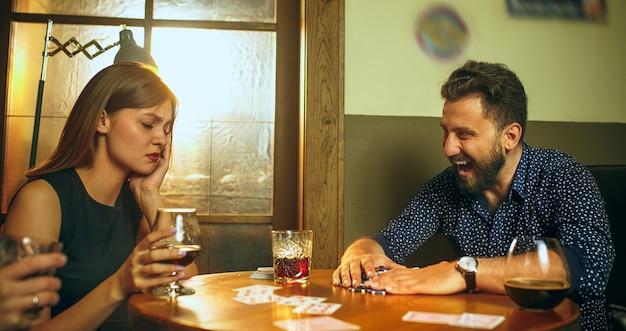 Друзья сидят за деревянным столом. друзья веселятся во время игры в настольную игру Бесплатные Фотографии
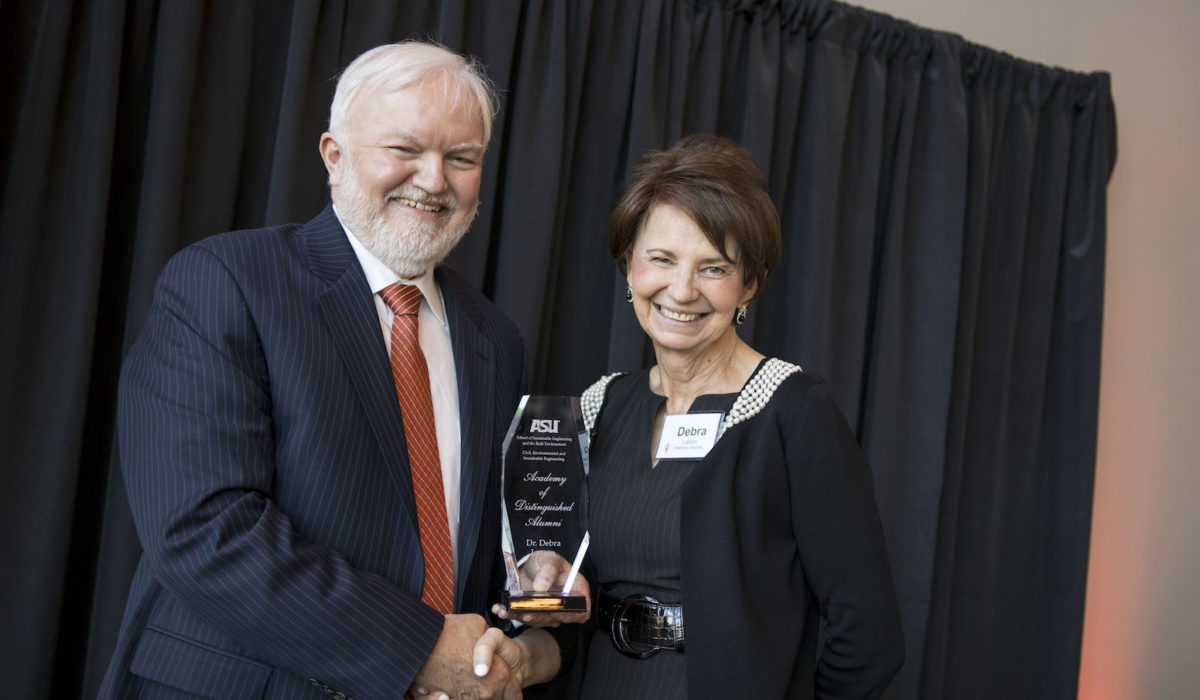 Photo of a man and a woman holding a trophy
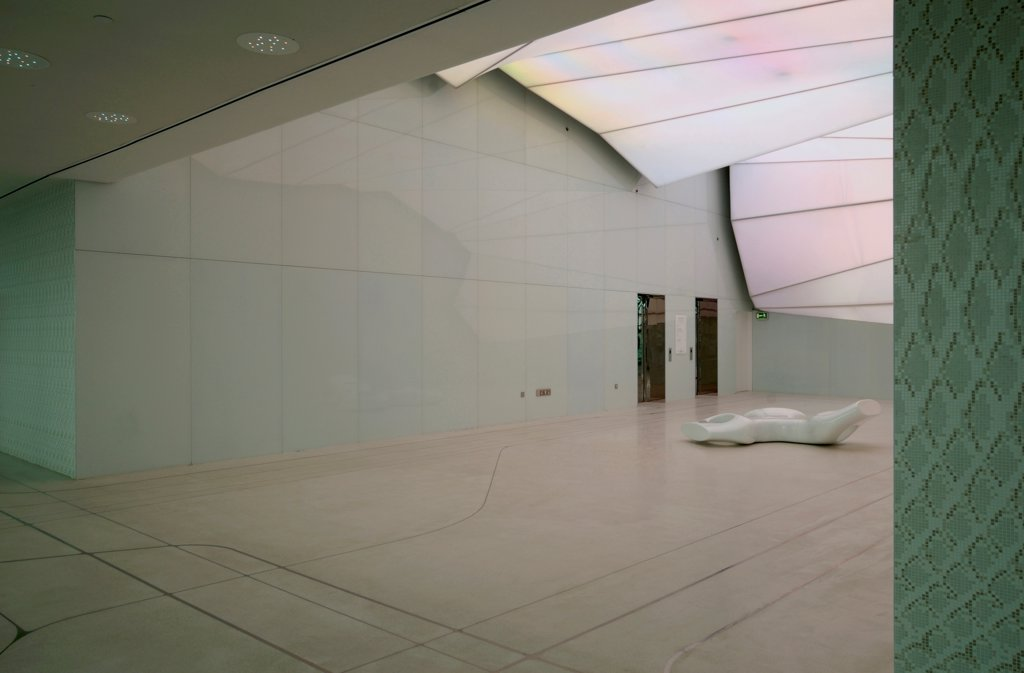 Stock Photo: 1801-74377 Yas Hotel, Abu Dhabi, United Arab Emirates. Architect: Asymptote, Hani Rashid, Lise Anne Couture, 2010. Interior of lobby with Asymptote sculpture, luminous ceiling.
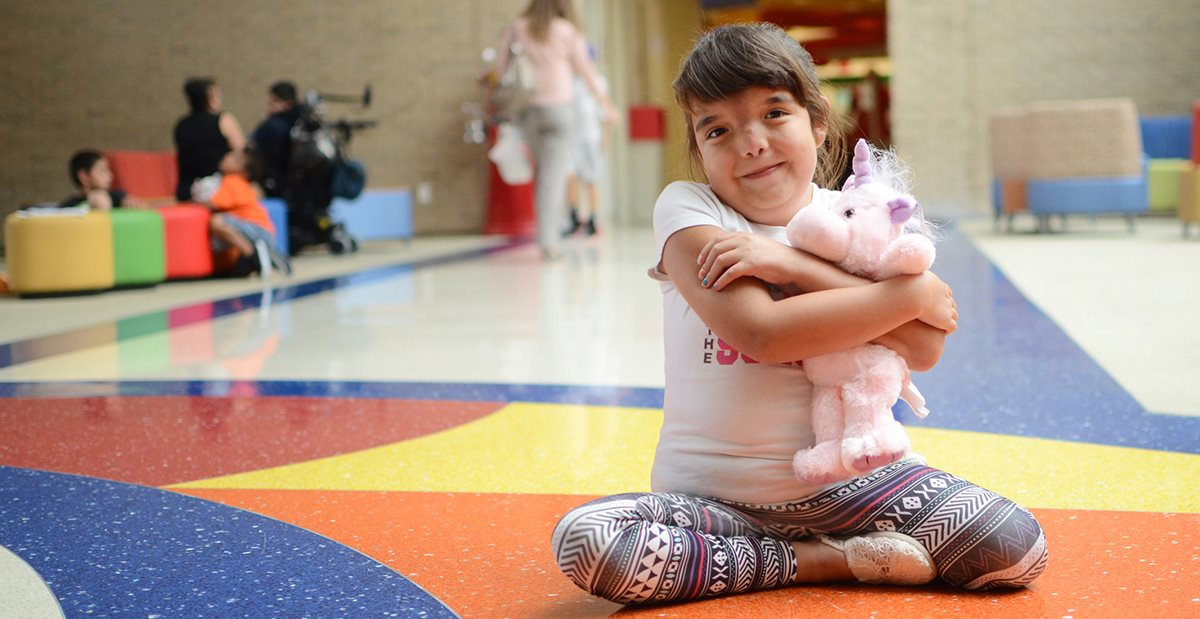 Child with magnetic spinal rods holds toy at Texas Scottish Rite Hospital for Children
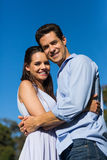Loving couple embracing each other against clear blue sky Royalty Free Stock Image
--------
**Task directions:**
Return all of the material above unchanged, minus its pictures.

**Result of the exercise:**
 Друзья сидят за деревянным столом. друзья веселятся во время игры в настольную игру Бесплатные Фотографии
 Photo of a man and a woman holding a trophy
 Stock Photo: 1801-74377 Yas Hotel, Abu Dhabi, United Arab Emirates. Architect: Asymptote, Hani Rashid, Lise Anne Couture, 2010. Interior of lobby with Asymptote sculpture, luminous ceiling.
 Child with magnetic spinal rods holds toy at Texas Scottish Rite Hospital for Children
Loving couple embracing each other against clear blue sky Royalty Free Stock Image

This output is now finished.